### [Exercise requirements]
The entries below contain pictures. Write out only the lines from the line with "Las construcciones se" up to and including the line with "esgoto - Praia", exactly, without them.

### [Entries supplied]
□ □ □ □ □

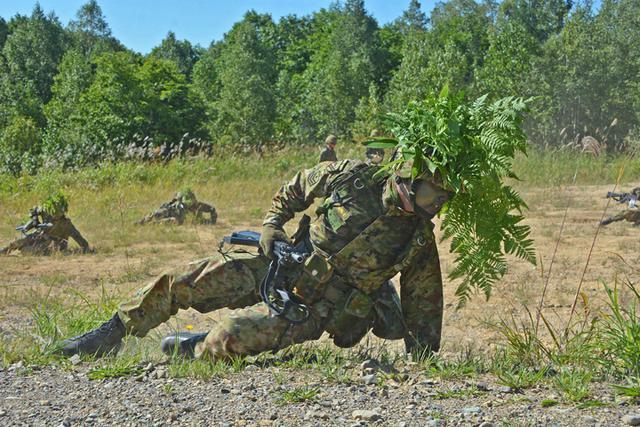 画像5: 新隊員総合訓練 女性隊員が砲迫で射撃支援|名寄駐屯地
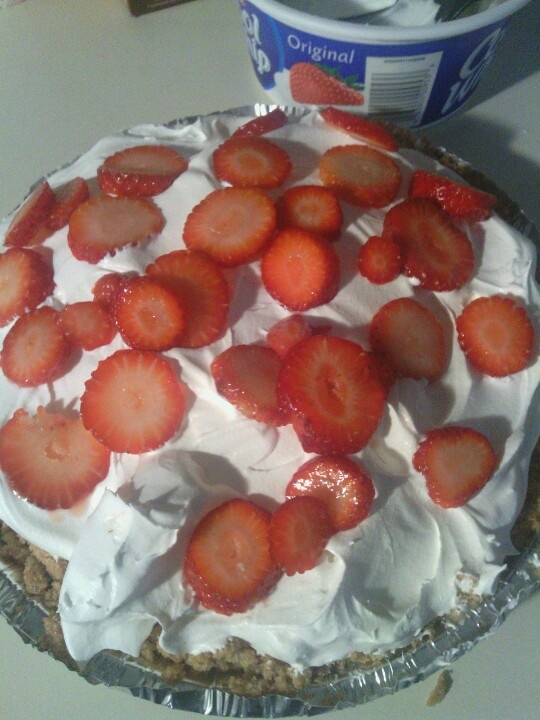 Strawberry Icebox Pie | Yummy in the Tummy | Pinterest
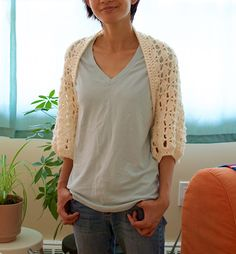 This shrug uses the same lace pattern as the ginkgo top(and almost the same stitch count!),but with much heavier yarn and larger hooks. Basically, a blown up version of the ginkgo lace pattern. A…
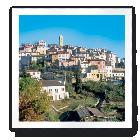 vu du village de Gattières avec son clocher.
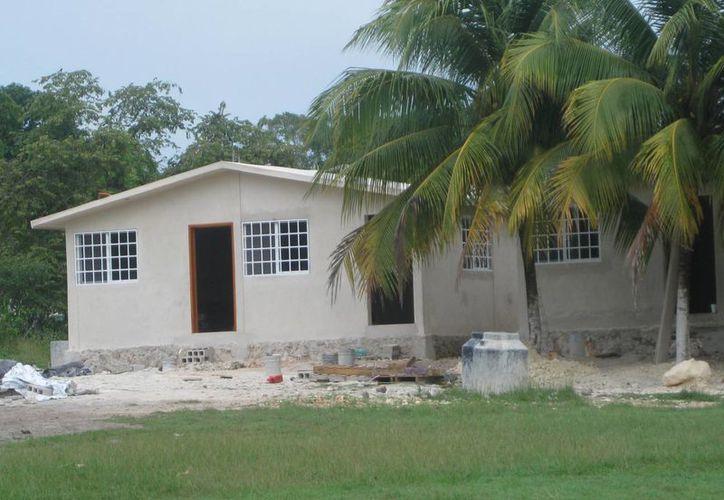 Las construcciones se encuentran casi terminadas y sólo falta dotarlas de loza, ventanas, puertas, aire acondicionado y equipos para baño. (Javier Ortiz/SIPSE)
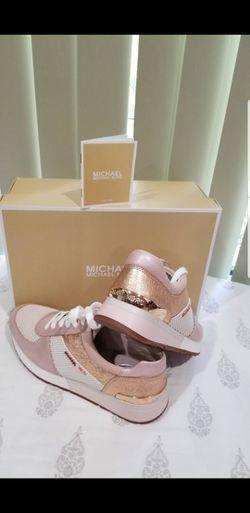 💯AUTHENTIC MICHAEL KORS SHOES SIZE 7.5M Y 9.M 👉 PRECIO FIRME 👉 EL PAR for Sale in Houston,  TX
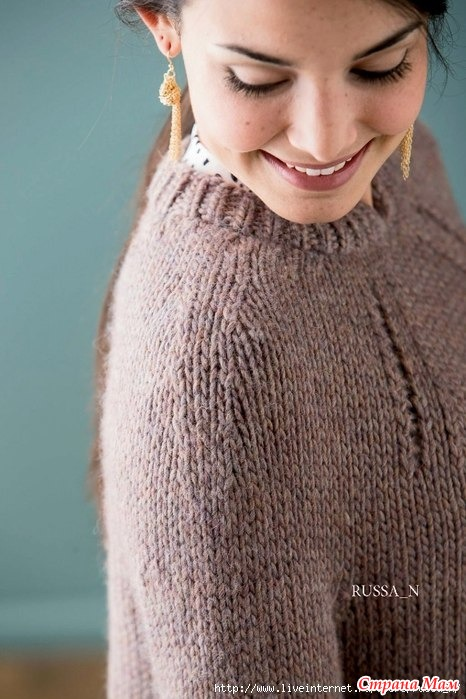 Пуловер Shifted Eyelet Yoke спицами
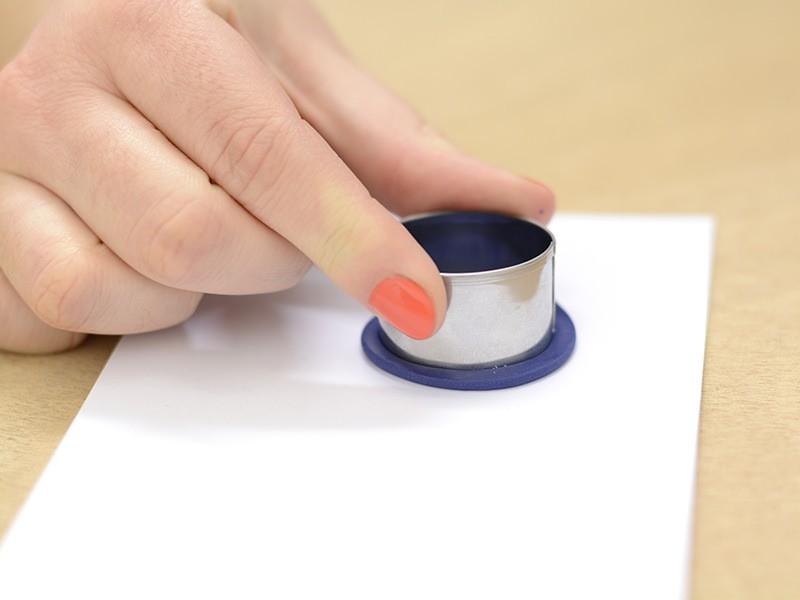 Découpez 2 ronds de taille moyenne et un petit à l'aide des emporte pièces. Faites cuire les 3 pastilles ainsi obtenues 30 minutes à 110°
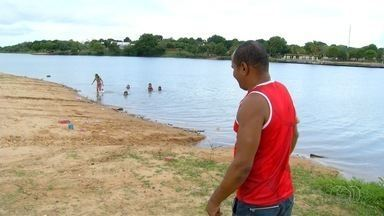 Praia de Porto Nacional é interditada após vazamento de esgoto - Praia de Porto Nacional é interditada após vazamento de esgoto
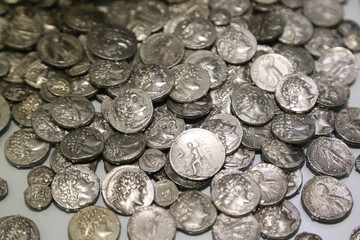 Lot of antique Roman coins.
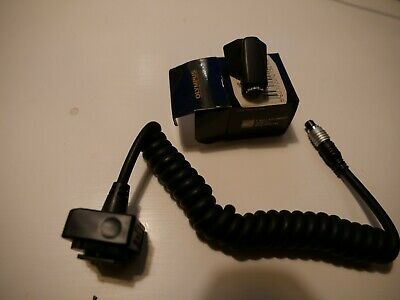 Olympus TTL Auto Cord Connector Type 3 and Cord With flash Mount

□ □ □ □ □

### [Output for this exercise]
 Las construcciones se encuentran casi terminadas y sólo falta dotarlas de loza, ventanas, puertas, aire acondicionado y equipos para baño. (Javier Ortiz/SIPSE)
 💯AUTHENTIC MICHAEL KORS SHOES SIZE 7.5M Y 9.M 👉 PRECIO FIRME 👉 EL PAR for Sale in Houston,  TX
 Пуловер Shifted Eyelet Yoke спицами
 Découpez 2 ronds de taille moyenne et un petit à l'aide des emporte pièces. Faites cuire les 3 pastilles ainsi obtenues 30 minutes à 110°
 Praia de Porto Nacional é interditada após vazamento de esgoto - Praia de Porto Nacional é interditada após vazamento de esgoto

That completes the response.